Starting at the row line containing "What distance from the camera" and ending at the line containing "5.45 metres", rewrite those lines with "rough rock texture" swapped for "coarse stone surface", leaving everything else the same.

Image-linked spatial questions:
_ _ _

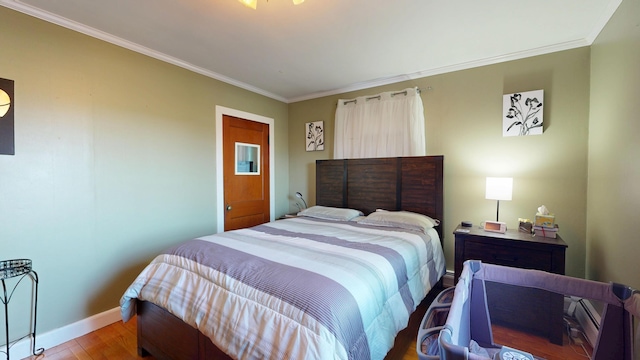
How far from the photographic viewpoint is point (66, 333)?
2031 millimetres

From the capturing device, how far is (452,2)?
178cm

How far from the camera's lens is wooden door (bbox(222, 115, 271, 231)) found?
10.8 feet

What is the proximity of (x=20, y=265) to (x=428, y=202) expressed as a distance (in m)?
→ 3.48

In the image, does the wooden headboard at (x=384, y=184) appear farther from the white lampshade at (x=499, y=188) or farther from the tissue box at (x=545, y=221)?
the tissue box at (x=545, y=221)

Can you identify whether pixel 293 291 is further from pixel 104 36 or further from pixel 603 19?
pixel 603 19

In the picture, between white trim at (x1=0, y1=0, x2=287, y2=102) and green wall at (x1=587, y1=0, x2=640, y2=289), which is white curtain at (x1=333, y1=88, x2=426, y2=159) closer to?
green wall at (x1=587, y1=0, x2=640, y2=289)

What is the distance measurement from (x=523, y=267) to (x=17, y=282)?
12.6ft

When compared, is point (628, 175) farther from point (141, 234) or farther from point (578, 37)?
point (141, 234)

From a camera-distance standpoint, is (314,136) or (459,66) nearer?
(459,66)

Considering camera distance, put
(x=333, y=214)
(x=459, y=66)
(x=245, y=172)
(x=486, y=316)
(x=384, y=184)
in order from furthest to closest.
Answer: (x=245, y=172) → (x=384, y=184) → (x=333, y=214) → (x=459, y=66) → (x=486, y=316)

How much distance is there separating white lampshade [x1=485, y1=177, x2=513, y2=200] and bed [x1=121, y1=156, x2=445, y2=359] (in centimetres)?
67

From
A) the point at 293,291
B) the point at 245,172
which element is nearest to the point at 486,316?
the point at 293,291

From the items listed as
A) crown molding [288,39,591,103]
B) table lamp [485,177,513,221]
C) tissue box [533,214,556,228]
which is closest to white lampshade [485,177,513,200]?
table lamp [485,177,513,221]

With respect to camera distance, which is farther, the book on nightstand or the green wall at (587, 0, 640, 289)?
the book on nightstand
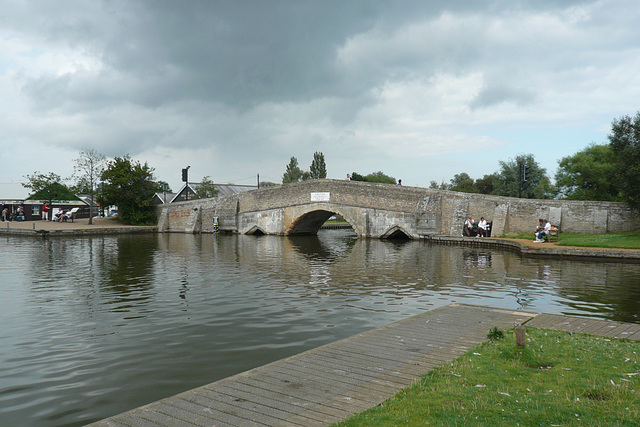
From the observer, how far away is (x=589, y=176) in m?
36.9

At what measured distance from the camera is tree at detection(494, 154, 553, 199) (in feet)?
165

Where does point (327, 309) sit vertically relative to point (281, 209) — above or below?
below

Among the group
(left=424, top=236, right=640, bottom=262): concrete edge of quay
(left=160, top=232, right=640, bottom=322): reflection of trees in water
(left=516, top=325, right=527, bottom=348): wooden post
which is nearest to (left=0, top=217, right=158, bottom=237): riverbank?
(left=160, top=232, right=640, bottom=322): reflection of trees in water

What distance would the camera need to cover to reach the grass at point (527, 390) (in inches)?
152

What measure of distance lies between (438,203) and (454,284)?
18.5 m

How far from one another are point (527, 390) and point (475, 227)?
25905 millimetres

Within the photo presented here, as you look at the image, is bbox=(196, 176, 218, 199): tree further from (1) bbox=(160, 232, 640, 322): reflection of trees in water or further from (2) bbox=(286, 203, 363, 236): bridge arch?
(1) bbox=(160, 232, 640, 322): reflection of trees in water

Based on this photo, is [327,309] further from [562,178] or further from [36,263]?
[562,178]

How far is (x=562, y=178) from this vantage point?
4116cm

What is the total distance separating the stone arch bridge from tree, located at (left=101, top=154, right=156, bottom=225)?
4.60m

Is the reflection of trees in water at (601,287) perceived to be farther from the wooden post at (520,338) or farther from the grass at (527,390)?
the wooden post at (520,338)

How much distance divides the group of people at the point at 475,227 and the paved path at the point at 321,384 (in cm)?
A: 2248

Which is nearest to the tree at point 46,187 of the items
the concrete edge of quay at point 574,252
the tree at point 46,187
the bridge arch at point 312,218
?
the tree at point 46,187

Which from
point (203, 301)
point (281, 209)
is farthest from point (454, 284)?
point (281, 209)
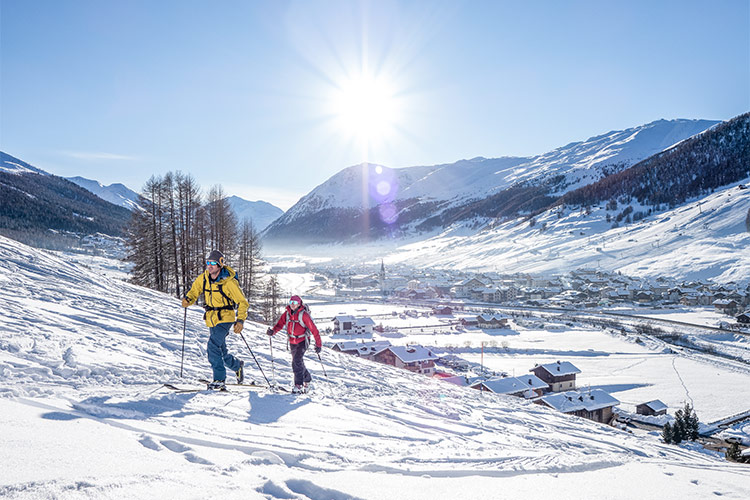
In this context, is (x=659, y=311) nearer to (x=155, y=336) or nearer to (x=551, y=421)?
(x=551, y=421)

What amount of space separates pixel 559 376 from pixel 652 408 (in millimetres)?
6420

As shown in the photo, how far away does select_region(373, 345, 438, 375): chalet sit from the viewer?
31500 mm

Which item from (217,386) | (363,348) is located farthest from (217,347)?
(363,348)

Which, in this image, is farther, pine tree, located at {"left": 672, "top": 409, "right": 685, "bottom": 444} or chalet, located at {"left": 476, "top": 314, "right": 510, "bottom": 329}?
chalet, located at {"left": 476, "top": 314, "right": 510, "bottom": 329}

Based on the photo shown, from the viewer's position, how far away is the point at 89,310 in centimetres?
1109

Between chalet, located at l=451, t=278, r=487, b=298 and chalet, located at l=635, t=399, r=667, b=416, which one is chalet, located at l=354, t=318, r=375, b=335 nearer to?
chalet, located at l=635, t=399, r=667, b=416

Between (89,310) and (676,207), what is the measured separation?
153 meters

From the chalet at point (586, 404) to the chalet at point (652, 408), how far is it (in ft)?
7.49

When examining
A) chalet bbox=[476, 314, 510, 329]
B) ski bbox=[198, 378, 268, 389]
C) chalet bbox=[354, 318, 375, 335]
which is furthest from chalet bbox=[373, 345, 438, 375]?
chalet bbox=[476, 314, 510, 329]

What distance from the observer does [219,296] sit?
7227 mm

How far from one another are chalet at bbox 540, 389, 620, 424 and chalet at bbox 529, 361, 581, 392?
523 cm

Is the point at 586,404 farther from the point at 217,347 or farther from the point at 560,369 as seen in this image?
the point at 217,347

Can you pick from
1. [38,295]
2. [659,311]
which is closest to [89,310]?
[38,295]

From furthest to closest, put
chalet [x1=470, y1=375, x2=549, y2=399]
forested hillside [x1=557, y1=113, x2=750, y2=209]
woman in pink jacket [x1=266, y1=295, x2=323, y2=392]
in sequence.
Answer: forested hillside [x1=557, y1=113, x2=750, y2=209]
chalet [x1=470, y1=375, x2=549, y2=399]
woman in pink jacket [x1=266, y1=295, x2=323, y2=392]
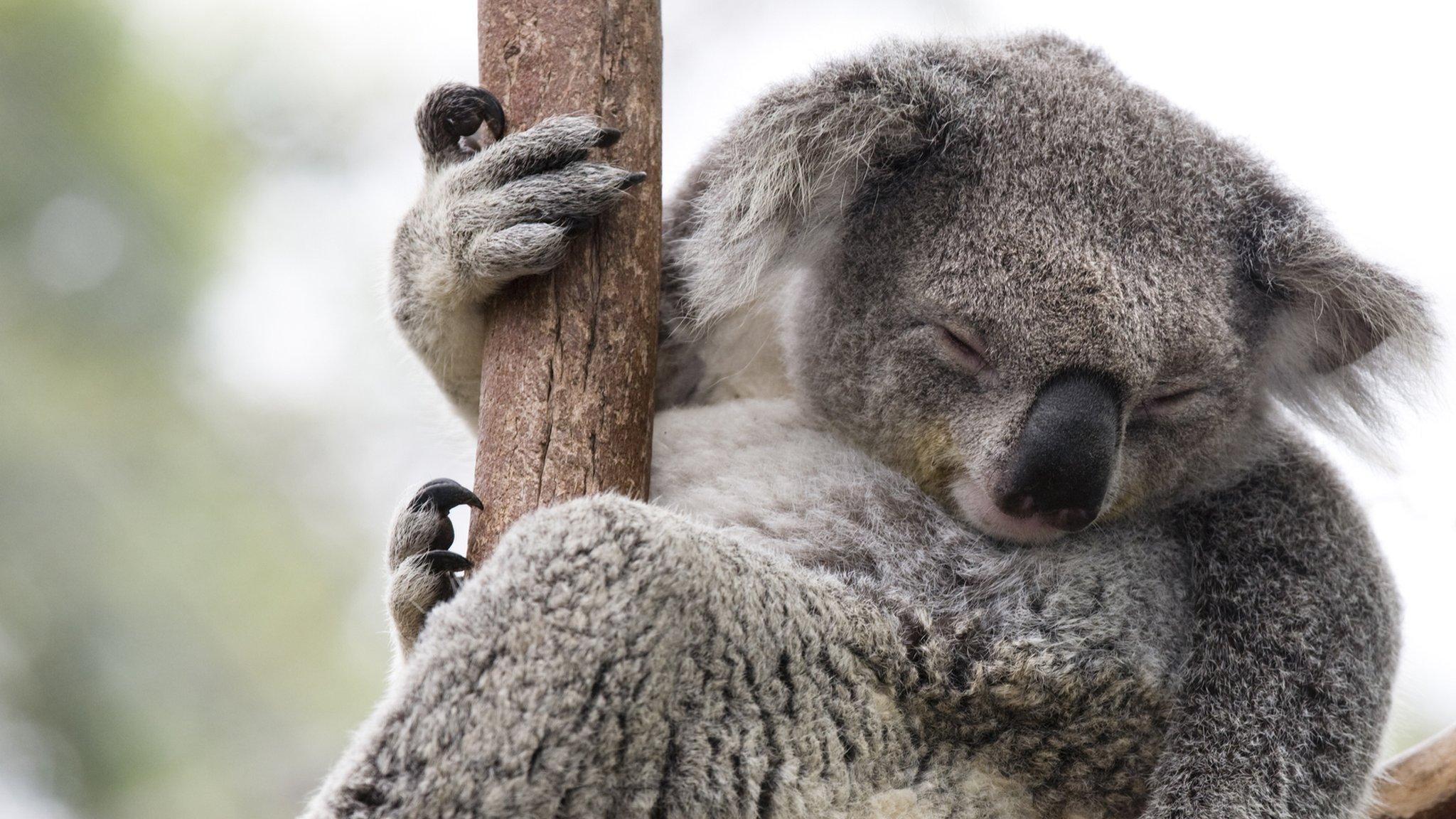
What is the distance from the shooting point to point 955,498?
8.57ft

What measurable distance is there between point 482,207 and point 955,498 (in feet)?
3.88

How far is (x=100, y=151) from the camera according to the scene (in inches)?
255

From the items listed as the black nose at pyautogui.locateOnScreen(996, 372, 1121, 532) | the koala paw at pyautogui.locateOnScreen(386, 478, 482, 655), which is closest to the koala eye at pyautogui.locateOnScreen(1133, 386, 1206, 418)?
the black nose at pyautogui.locateOnScreen(996, 372, 1121, 532)

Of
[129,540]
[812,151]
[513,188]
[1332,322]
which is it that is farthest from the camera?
[129,540]

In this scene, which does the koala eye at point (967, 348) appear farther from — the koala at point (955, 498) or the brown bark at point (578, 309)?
the brown bark at point (578, 309)

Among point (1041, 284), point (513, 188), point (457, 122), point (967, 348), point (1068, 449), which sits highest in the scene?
point (457, 122)

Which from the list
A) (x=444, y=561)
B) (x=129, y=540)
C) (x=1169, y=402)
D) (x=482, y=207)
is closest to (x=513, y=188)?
(x=482, y=207)

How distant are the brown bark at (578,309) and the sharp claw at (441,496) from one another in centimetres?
4

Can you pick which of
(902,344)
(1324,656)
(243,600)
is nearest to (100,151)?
(243,600)

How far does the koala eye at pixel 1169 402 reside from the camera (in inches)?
98.0

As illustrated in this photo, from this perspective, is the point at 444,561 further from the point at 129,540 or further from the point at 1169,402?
the point at 129,540

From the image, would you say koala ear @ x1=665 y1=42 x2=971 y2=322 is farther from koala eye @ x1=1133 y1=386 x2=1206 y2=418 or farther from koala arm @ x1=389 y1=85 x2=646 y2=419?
koala eye @ x1=1133 y1=386 x2=1206 y2=418

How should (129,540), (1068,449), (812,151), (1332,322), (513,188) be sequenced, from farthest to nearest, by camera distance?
(129,540) → (1332,322) → (812,151) → (513,188) → (1068,449)

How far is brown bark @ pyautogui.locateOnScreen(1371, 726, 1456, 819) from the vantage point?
9.45ft
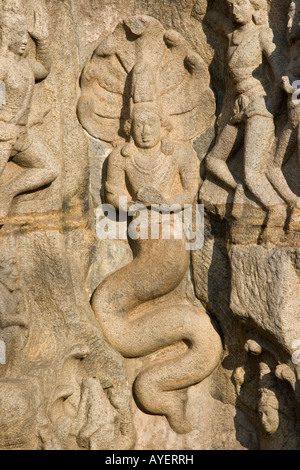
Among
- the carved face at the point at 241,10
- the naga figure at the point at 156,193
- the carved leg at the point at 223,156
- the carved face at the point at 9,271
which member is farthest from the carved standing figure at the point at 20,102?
the carved face at the point at 241,10

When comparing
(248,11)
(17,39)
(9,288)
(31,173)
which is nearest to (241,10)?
(248,11)

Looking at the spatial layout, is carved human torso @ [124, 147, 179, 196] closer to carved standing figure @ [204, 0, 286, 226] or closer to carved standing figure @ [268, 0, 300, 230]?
carved standing figure @ [204, 0, 286, 226]

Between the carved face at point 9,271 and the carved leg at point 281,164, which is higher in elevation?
the carved leg at point 281,164

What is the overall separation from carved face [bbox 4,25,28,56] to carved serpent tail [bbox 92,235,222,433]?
156 centimetres

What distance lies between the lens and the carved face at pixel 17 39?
5395 mm

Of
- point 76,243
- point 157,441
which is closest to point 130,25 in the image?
point 76,243

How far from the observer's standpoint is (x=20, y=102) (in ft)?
17.9

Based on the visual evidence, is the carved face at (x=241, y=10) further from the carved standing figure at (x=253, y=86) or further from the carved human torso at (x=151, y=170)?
the carved human torso at (x=151, y=170)

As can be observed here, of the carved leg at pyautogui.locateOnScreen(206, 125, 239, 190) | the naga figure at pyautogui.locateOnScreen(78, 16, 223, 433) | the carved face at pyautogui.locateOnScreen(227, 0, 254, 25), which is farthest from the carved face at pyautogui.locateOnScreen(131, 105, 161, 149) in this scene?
the carved face at pyautogui.locateOnScreen(227, 0, 254, 25)

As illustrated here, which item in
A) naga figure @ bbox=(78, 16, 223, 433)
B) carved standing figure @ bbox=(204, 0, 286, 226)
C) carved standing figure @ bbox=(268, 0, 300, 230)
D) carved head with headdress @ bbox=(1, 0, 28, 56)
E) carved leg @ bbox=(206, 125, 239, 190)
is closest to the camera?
carved standing figure @ bbox=(268, 0, 300, 230)

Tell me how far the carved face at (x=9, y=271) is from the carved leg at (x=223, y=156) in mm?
1514

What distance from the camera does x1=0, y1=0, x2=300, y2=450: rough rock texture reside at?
5.45 metres

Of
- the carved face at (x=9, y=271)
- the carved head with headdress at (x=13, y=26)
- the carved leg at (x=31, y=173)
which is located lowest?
the carved face at (x=9, y=271)

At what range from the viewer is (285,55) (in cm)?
546
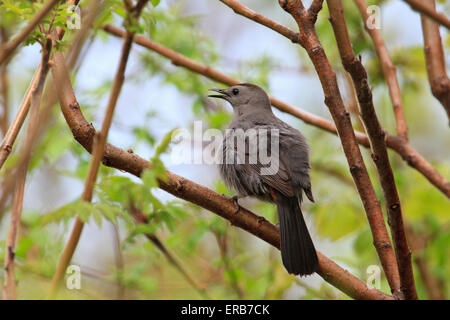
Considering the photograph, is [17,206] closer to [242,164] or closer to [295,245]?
[295,245]

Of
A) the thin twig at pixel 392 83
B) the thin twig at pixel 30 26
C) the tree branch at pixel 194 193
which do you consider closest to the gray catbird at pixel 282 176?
the tree branch at pixel 194 193

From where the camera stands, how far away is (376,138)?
258 cm

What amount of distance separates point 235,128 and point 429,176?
1800 millimetres

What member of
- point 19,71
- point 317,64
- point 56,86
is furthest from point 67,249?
point 19,71

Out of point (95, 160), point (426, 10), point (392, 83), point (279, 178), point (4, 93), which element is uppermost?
point (4, 93)

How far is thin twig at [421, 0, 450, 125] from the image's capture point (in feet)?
10.1

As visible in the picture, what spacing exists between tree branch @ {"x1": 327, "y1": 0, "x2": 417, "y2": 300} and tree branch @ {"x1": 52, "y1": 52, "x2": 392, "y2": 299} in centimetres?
21

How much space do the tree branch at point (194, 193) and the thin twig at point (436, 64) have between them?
1.19m

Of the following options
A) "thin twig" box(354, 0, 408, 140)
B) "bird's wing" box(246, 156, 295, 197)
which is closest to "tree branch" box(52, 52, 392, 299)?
"bird's wing" box(246, 156, 295, 197)

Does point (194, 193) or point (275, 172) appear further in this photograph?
point (275, 172)

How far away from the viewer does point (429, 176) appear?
324 cm

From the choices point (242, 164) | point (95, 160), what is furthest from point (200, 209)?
point (95, 160)

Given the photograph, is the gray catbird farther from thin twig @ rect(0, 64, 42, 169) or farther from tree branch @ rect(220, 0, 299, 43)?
thin twig @ rect(0, 64, 42, 169)

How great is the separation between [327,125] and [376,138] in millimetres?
1086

_ _ _

> [Answer in full]
What distance from the camera does x1=0, y1=0, x2=300, y2=450: coarse stone surface reside at?
5.45 metres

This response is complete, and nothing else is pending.